Castiel hoche la tête, un sourire doux aux lèvres.
- Vous voulez regarder un film, Cas ? Il va pleuvoir toute la journée d'après la météo. J'en ai quelques-uns sur mon disque dur, on peut le brancher à la télé.
- Cela me va. J'ai peu l'occasion de m'intéresser au cinéma.
- Vraiment ? Il faut vite corriger ça Doc !
En effet, Castiel n'y connaît rien en septième art. Dean est proprement outré qu'il n'ait jamais vu Star Wars, Indiana Jones ou le Seigneur des anneaux - mais il a lu les bouquins. D'autorité, il lance La Communauté de l'Anneau, vaguement convaincu que le psy appréciera davantage le médiéval fantastique à la science-fiction où l'aventure.

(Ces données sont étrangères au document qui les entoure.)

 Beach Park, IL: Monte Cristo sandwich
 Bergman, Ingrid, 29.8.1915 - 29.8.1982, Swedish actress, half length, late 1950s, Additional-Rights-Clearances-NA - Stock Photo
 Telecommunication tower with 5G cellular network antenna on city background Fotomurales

Ils s'installent dans le canapé, théière et mugs prêts sur la table basse. Dean décroche régulièrement du film, mais pas parce qu'il s'endort. Il voit du coin de l'œil Castiel qui s'investit comme si sa vie en dépendait devant les images qui défilent à l'écran. Il le voit parfois froncer les sourcils, parfois être sincèrement ému, et c'est passionnant à regarder.
- Alors ?
Le premier film est terminé, et Dean s'étire en faisant craquer son dos un peu endolori.

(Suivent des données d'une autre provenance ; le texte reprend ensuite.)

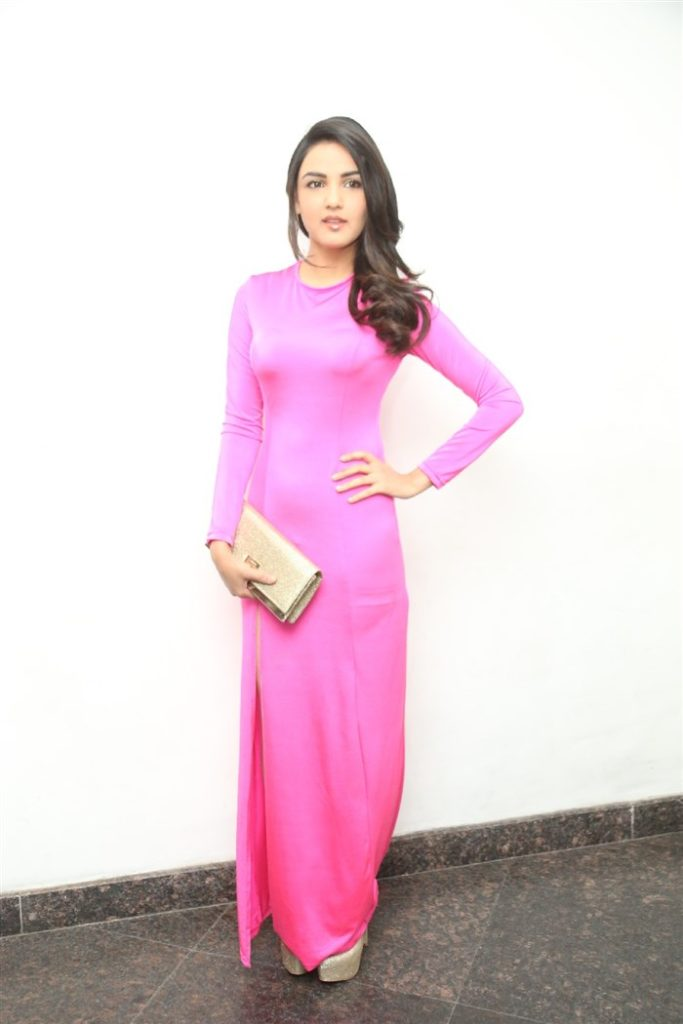 Jasmin Bhasin HD Sexy Pics Photoshoot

- Eh bien, il manque beaucoup de choses, mais je dois avouer que les acteurs rendent parfaitement hommage à leurs personnages. Je pense qu'il est de toute façon impossible d'adapter parfaitement cette œuvre dans un format aussi court.
Court ? Chaque épisode en version longue dépasse les trois heures, même davantage pour le dernier.
- Mais vous avez aimé ?
Il est quand même légèrement inquiet, parce que s'il a détesté, il vient de lui infliger presque quatre heures de torture.
- Oui, j'ai beaucoup apprécié.
- On peut faire un plateau télé et regarder Les Deux Tours.
Castiel acquiesce.
Ils regardent donc le second volet avec un reste de chevreuil accompagné de haricots verts - le psy a insisté - enveloppés côte à côte dans la couverture écossaise. Dean est au paradis.
Il ouvre un œil tard dans la nuit. La fenêtre est au bon endroit, check. Il est couché, check. Mais pas dans son lit. Il est par terre, sur le matelas qu'ils ont installé quelques heures plus tôt. Il a les narines pleines du parfum de Castiel. Il est entouré de la chaleur de Castiel, c'est bouillant. Il est à moitié sur Castiel, la tête sur sa poitrine.
Le psy est allongé sur le dos, un bras au-dessus de la tête, lui sur le flanc. Il a la main sur le ventre de Cas, il serre faiblement son t-shirt blanc, comme s'il avait peur que son oreiller se sauve. Et sur sa nuque, il sent les doigts chauds et doux qui caressent à peine la racine de ses cheveux. Il est retenu par un bras solide, c'est réconfortant et brûlant.
Chui bien…
Et il se rendort, le sourire aux lèvres. Bon courage, Dean du futur.